ラベリングで客観的に

 草薙龍瞬『反応しない練習』(2015.7角川)に、ラベリングの方法があります。

「言葉で確認する」ことを、仏教の世界では「ラベリング」(ラベル貼り)と呼ぶことがあります。心の状態をぺたりと「名前」を貼って、客観的に理解してしまうのです。
 このラベリングを、日常の動作にも、同じようにやってください。掃除をしているときには、「わたしは今、掃除をしている」。食器を洗っているときは、「食器を洗っている」。歩いているときは「今、歩いている」。
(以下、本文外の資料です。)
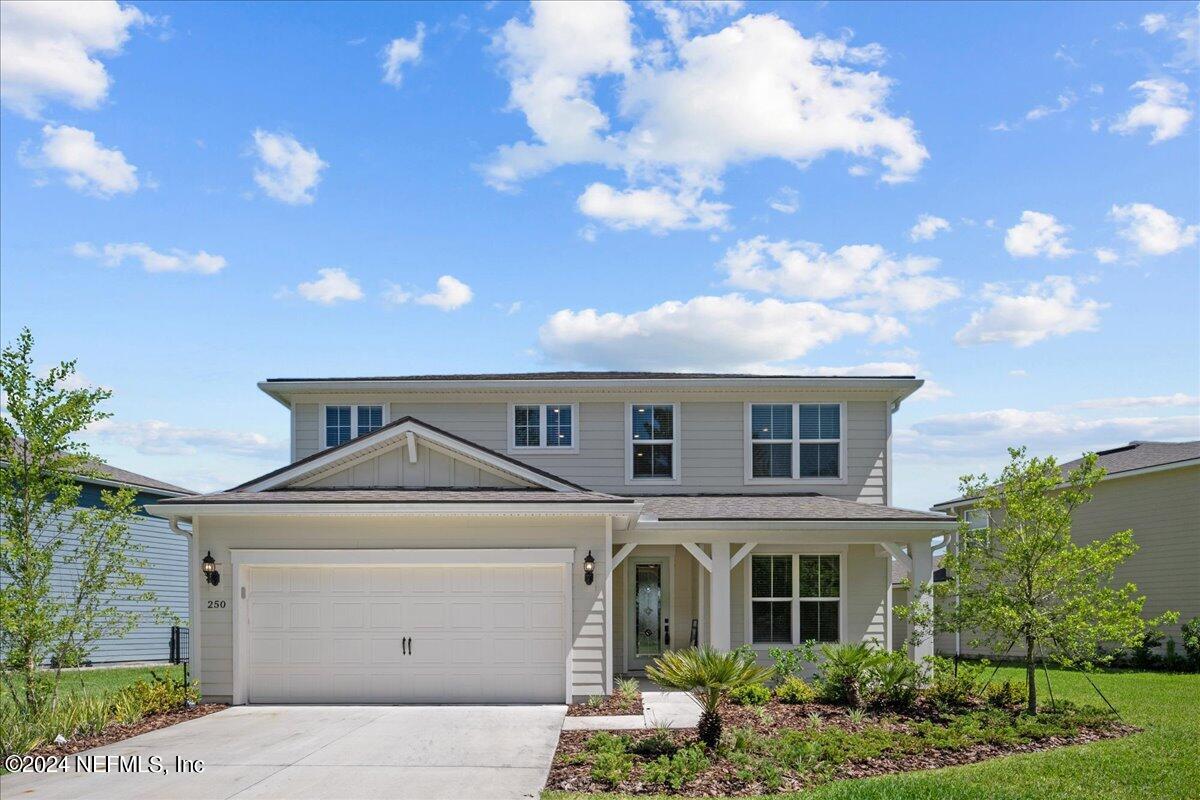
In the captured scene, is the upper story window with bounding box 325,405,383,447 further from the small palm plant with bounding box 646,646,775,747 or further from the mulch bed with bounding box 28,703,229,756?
the small palm plant with bounding box 646,646,775,747

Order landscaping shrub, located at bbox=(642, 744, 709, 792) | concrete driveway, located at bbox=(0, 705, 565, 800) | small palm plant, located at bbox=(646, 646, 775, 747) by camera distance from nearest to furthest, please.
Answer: concrete driveway, located at bbox=(0, 705, 565, 800)
landscaping shrub, located at bbox=(642, 744, 709, 792)
small palm plant, located at bbox=(646, 646, 775, 747)

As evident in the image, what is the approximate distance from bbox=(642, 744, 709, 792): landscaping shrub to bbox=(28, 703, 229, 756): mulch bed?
21.1 ft

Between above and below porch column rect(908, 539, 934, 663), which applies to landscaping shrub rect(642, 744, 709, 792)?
below

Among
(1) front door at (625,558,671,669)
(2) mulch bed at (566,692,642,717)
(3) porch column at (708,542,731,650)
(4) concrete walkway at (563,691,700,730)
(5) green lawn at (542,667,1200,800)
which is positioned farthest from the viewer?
(1) front door at (625,558,671,669)

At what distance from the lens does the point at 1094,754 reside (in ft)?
32.6

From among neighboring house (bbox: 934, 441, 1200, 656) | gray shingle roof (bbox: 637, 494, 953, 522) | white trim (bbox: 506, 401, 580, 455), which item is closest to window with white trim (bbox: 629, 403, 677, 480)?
gray shingle roof (bbox: 637, 494, 953, 522)

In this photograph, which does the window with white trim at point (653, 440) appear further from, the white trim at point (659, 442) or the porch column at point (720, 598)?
the porch column at point (720, 598)

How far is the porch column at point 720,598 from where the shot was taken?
48.5ft

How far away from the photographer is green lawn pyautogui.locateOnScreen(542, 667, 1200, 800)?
8.27 meters

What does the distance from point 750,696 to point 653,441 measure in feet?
20.8

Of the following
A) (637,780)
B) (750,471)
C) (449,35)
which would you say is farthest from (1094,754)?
(449,35)

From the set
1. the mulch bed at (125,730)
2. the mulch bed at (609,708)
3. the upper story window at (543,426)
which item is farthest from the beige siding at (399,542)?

パソコンで作業しているときは「作業している」と、ありのままの言葉で確認します。

 なぜ、ラベリングをするのでしょうか。
 このラベリングをすると、反応から抜け出せ、心が落ち着くそうです。
 自分のしていることや思っていることを言葉で確認する作業は、日記に似ています。となれば、日記を書くことは、反応から抜け出し、心を落ち着けさせる作用があるということです。
 相手の悪口を言われたから、カッとなって、相手をたたくという行為は、悪口に反応しているだけともいえます。相手の言葉を確認し、それに対して、自分がどう感じたかを言語化することで、反応から抜け出し、冷静に対処できるようになるわけです。